● **Exercise brief**
Quote the listing in full, exactly as given, minus any pictures.

● **Dataset rows**
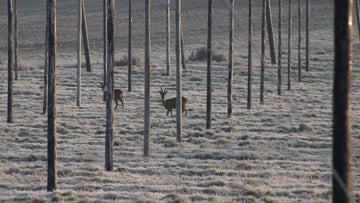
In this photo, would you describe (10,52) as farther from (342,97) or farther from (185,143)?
(342,97)

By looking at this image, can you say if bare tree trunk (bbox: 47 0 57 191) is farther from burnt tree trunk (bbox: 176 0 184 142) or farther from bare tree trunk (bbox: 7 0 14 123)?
bare tree trunk (bbox: 7 0 14 123)

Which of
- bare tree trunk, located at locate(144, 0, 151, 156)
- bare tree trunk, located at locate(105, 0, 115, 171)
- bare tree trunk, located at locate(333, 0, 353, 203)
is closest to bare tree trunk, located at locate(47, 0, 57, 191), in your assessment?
bare tree trunk, located at locate(105, 0, 115, 171)

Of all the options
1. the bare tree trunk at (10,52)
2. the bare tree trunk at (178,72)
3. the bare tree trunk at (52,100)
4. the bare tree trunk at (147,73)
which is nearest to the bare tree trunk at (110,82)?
the bare tree trunk at (147,73)

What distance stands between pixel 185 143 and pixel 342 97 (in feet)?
45.2

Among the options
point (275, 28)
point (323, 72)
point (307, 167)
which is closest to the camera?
point (307, 167)

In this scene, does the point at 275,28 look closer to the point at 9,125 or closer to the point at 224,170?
the point at 9,125

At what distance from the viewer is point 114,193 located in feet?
41.1

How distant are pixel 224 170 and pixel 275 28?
61.3 metres

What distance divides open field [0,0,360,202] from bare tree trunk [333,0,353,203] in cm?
516

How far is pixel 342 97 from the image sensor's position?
7.02 m

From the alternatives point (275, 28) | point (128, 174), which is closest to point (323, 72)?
point (275, 28)

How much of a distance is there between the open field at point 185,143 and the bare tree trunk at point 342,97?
516 centimetres

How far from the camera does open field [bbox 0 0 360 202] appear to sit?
13.2m

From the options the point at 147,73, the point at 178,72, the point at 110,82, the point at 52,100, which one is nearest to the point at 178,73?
the point at 178,72
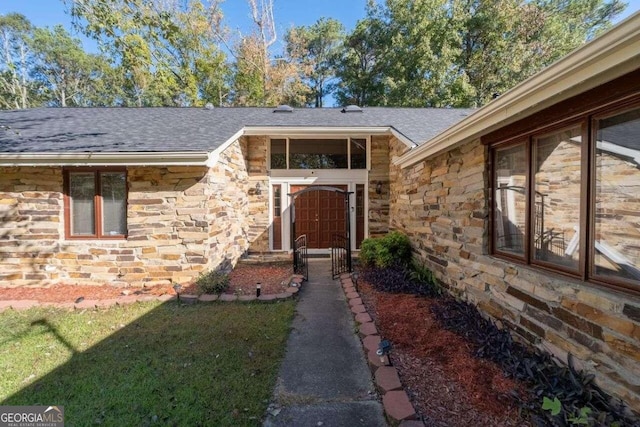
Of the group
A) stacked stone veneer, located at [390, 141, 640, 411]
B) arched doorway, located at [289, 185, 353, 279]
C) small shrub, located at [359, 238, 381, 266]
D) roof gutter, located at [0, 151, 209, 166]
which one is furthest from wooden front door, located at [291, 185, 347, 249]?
roof gutter, located at [0, 151, 209, 166]

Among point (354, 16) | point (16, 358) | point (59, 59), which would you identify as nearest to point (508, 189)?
point (16, 358)

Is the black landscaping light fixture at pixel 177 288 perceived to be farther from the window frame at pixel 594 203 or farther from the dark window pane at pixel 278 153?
the window frame at pixel 594 203

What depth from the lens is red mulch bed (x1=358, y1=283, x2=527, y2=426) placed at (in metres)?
2.07

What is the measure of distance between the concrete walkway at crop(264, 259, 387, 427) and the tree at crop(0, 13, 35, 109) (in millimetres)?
26541

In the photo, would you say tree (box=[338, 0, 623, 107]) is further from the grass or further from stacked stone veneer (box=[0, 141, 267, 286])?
the grass

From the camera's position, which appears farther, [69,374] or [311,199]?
[311,199]

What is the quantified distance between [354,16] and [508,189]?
18.6m

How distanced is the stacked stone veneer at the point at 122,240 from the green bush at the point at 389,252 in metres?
3.20

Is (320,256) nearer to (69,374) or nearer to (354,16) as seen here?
(69,374)

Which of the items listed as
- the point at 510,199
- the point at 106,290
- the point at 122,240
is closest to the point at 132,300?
the point at 106,290

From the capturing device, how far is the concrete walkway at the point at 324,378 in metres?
2.24

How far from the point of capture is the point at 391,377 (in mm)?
2469

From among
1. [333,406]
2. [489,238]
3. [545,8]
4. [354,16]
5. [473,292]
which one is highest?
[354,16]

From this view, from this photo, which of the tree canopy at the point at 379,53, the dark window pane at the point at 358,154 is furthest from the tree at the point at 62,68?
the dark window pane at the point at 358,154
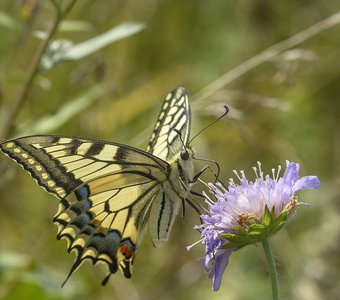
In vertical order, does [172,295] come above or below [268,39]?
below

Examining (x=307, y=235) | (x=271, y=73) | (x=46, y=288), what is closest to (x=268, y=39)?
(x=271, y=73)

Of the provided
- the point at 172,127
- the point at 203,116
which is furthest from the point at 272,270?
the point at 203,116

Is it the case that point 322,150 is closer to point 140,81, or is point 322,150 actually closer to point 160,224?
point 140,81

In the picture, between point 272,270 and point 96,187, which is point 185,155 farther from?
point 272,270

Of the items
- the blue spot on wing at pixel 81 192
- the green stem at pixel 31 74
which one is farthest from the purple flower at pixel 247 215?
the green stem at pixel 31 74

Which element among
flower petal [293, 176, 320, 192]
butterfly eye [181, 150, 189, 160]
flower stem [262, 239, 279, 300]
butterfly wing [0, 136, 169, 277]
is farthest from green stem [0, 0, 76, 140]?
flower stem [262, 239, 279, 300]

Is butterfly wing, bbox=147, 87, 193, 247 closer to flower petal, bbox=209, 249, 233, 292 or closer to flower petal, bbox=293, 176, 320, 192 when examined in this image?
flower petal, bbox=209, 249, 233, 292
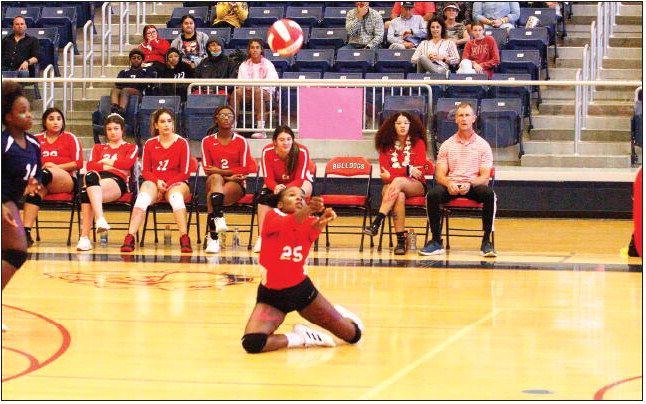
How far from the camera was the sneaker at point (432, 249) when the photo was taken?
10.6 metres

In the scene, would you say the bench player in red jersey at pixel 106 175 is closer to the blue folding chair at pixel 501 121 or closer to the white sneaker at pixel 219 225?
the white sneaker at pixel 219 225

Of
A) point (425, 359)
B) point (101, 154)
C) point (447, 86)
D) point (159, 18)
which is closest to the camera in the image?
point (425, 359)

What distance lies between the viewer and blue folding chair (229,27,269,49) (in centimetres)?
1552

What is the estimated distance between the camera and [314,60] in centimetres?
1480

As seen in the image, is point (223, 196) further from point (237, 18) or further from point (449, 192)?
point (237, 18)

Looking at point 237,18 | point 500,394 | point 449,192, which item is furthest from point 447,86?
point 500,394

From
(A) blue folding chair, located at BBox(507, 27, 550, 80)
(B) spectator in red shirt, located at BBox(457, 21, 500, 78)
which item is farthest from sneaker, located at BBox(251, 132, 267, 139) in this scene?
(A) blue folding chair, located at BBox(507, 27, 550, 80)

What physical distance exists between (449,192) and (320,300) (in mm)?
4150

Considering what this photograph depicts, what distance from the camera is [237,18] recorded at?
16.4m

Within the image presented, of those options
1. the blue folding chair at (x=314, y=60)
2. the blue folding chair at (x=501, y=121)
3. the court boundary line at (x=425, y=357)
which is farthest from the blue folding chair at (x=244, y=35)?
the court boundary line at (x=425, y=357)

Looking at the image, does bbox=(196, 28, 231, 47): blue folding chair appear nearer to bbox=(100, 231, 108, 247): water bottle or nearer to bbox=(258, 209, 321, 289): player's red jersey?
bbox=(100, 231, 108, 247): water bottle

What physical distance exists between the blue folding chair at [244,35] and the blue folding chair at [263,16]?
0.59 metres

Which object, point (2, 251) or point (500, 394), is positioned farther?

● **Answer to this task**
In this photo, would you describe (10,52) as farther from (342,97) or farther from (185,143)?
(342,97)

By looking at this image, can you say if bare tree trunk (bbox: 47 0 57 191) is farther from burnt tree trunk (bbox: 176 0 184 142) or farther from bare tree trunk (bbox: 7 0 14 123)?
bare tree trunk (bbox: 7 0 14 123)

Which of
- bare tree trunk, located at locate(144, 0, 151, 156)
- bare tree trunk, located at locate(105, 0, 115, 171)
- bare tree trunk, located at locate(333, 0, 353, 203)
is closest to bare tree trunk, located at locate(47, 0, 57, 191), in your assessment?
bare tree trunk, located at locate(105, 0, 115, 171)

Of all the options
1. the bare tree trunk at (10,52)
2. the bare tree trunk at (178,72)
3. the bare tree trunk at (52,100)
4. the bare tree trunk at (147,73)
which is nearest to the bare tree trunk at (110,82)?
the bare tree trunk at (147,73)

What distance stands between pixel 185 143 and pixel 342 97 (in feet)?
45.2

Among the options
point (275, 28)
point (323, 72)
point (307, 167)
which is closest to the camera?
point (307, 167)

In this scene, does the point at 275,28 look closer to the point at 9,125 or closer to the point at 224,170?
the point at 9,125

At what distance from the viewer is point 114,193 located in feet?
41.1

How distant are pixel 224 170 and pixel 275 28?
61.3 metres

What distance divides open field [0,0,360,202] from bare tree trunk [333,0,353,203] in cm?
516

How far is pixel 342 97 from the image sensor's position?
7.02 m

From the alternatives point (275, 28) | point (128, 174), which is closest to point (323, 72)?
point (275, 28)

How much of a distance is there between the open field at point 185,143 and the bare tree trunk at point 342,97?
516 centimetres

How far from the camera does open field [bbox 0 0 360 202] appear to sit?
13.2m

From the options the point at 147,73, the point at 178,72, the point at 110,82, the point at 52,100, which one is nearest to the point at 178,73?
the point at 178,72
Of the group
A) stacked stone veneer, located at [390, 141, 640, 411]
B) arched doorway, located at [289, 185, 353, 279]
C) small shrub, located at [359, 238, 381, 266]
D) roof gutter, located at [0, 151, 209, 166]
which one is furthest from wooden front door, located at [291, 185, 347, 249]?
roof gutter, located at [0, 151, 209, 166]

Among point (354, 16) | point (16, 358) | point (59, 59), which would you identify as nearest to point (508, 189)?
point (16, 358)

Is the black landscaping light fixture at pixel 177 288 perceived to be farther from the window frame at pixel 594 203 or farther from the dark window pane at pixel 278 153?
the window frame at pixel 594 203

What depth from the lens is red mulch bed (x1=358, y1=283, x2=527, y2=426) placed at (in metres)?
2.07

What is the measure of distance between the concrete walkway at crop(264, 259, 387, 427) and the tree at crop(0, 13, 35, 109) (in millimetres)?
26541

In the photo, would you say tree (box=[338, 0, 623, 107]) is further from the grass or further from stacked stone veneer (box=[0, 141, 267, 286])?
the grass

From the camera's position, which appears farther, [69,374] or [311,199]?
[311,199]

What is the quantified distance between [354,16] and [508,189]?
18.6m

How distanced is the stacked stone veneer at the point at 122,240 from the green bush at the point at 389,252 in metres?
3.20

Is (320,256) nearer to (69,374) or nearer to (354,16) as seen here?
(69,374)

Which of the items listed as
- the point at 510,199
- the point at 106,290
- the point at 122,240
is closest to the point at 132,300?
the point at 106,290

From the capturing device, how far is the concrete walkway at the point at 324,378 in metres?
2.24

How far from the point of capture is the point at 391,377 (in mm)?
2469

From among
1. [333,406]
2. [489,238]
3. [545,8]
4. [354,16]
5. [473,292]
which one is highest?
[354,16]

From this view, from this photo, which of the tree canopy at the point at 379,53, the dark window pane at the point at 358,154 is furthest from the tree at the point at 62,68?
the dark window pane at the point at 358,154
In vertical order, does [172,295] come above or below [268,39]?
below

Examining (x=307, y=235) | (x=271, y=73) | (x=46, y=288), what is closest to (x=268, y=39)?
(x=271, y=73)

Of the provided
- the point at 172,127
- the point at 203,116
which is furthest from the point at 272,270?
the point at 203,116

Is it the case that point 322,150 is closer to point 140,81, or is point 322,150 actually closer to point 160,224?
point 140,81

In the picture, between point 272,270 and point 96,187, which is point 185,155 farther from?
point 272,270

Of the items
- the blue spot on wing at pixel 81 192
- the green stem at pixel 31 74
which one is farthest from the purple flower at pixel 247 215?
the green stem at pixel 31 74

Which element among
flower petal [293, 176, 320, 192]
butterfly eye [181, 150, 189, 160]
flower stem [262, 239, 279, 300]
butterfly wing [0, 136, 169, 277]
is farthest from green stem [0, 0, 76, 140]?
flower stem [262, 239, 279, 300]

Is butterfly wing, bbox=147, 87, 193, 247 closer to flower petal, bbox=209, 249, 233, 292 or closer to flower petal, bbox=293, 176, 320, 192 when examined in this image?
flower petal, bbox=209, 249, 233, 292
How far from the camera was the sneaker at point (432, 249) when the photo was taken?
10.6 metres

In the scene, would you say the bench player in red jersey at pixel 106 175 is closer to the blue folding chair at pixel 501 121 or closer to the white sneaker at pixel 219 225?
the white sneaker at pixel 219 225

Of
A) point (425, 359)
B) point (101, 154)
C) point (447, 86)
D) point (159, 18)
which is closest to the camera in the image?
point (425, 359)

What distance lies between the viewer and blue folding chair (229,27,269,49) (in centimetres)?
1552

What is the estimated distance between the camera and [314,60] in centimetres?
1480

As seen in the image, is point (223, 196) further from point (237, 18) or further from point (449, 192)?
point (237, 18)

Looking at point 237,18 | point 500,394 | point 449,192, which item is furthest from point 447,86?
point 500,394

From
(A) blue folding chair, located at BBox(507, 27, 550, 80)
(B) spectator in red shirt, located at BBox(457, 21, 500, 78)
which item is farthest from sneaker, located at BBox(251, 132, 267, 139) in this scene?
(A) blue folding chair, located at BBox(507, 27, 550, 80)

What physical distance exists between (449,192) and (320,300) (in mm)?
4150

Considering what this photograph depicts, what distance from the camera is [237,18] recorded at?
16.4m

Within the image presented, of those options
1. the blue folding chair at (x=314, y=60)
2. the blue folding chair at (x=501, y=121)
3. the court boundary line at (x=425, y=357)
which is farthest from the blue folding chair at (x=244, y=35)?
the court boundary line at (x=425, y=357)

Looking at the image, does bbox=(196, 28, 231, 47): blue folding chair appear nearer to bbox=(100, 231, 108, 247): water bottle or nearer to bbox=(258, 209, 321, 289): player's red jersey?
bbox=(100, 231, 108, 247): water bottle

What physical distance exists between the blue folding chair at [244,35] and the blue folding chair at [263,16]?
0.59 metres

Which object, point (2, 251) or point (500, 394), is positioned farther?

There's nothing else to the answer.